Is it that the state is retreating? Is it that necessary socialism of the pragmatist is in pause? Such questions are out of place in a world where claimants to the benevolent state are in the ascendant—call it the Bernie Sanders syndrome. The pandemic has spawned a new variety of progressivism in which, as provider and protector, the state should be the most righteous arbiter. We may have been spared such extremism, but we too are fast realising the increasing inevitability of a knowing state in our lives. The problem is with the custodians of the state that knows better—remember that familiar figure of the pandemic leader rearmed? We have been spared such a leadership too. Still, the welfare state is in vogue again, shedding its ideological pretensions. Thanks to the virus, it’s not incompatible with the Right any longer.

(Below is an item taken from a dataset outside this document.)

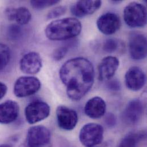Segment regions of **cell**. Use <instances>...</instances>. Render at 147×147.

The story has many national variations. Seven years ago Modi added a big dose of nationalism to the Indian idea of freedom. It was his way of liberating the Indian story from all those borrowed isms that swayed the original nation-builders. His campaign invocation of a Congress-free India was more than a call for defeating India’s natural party of governance. It was a call for a nationalist reclamation of India, but without bringing gods to the arena. It was the argument of a Hindu nationalist as moderniser that won the elections of 2014. He has not stopped arguing; he has not stopped campaigning. Nirmala Sitharaman has just read out another winning argument of her boss.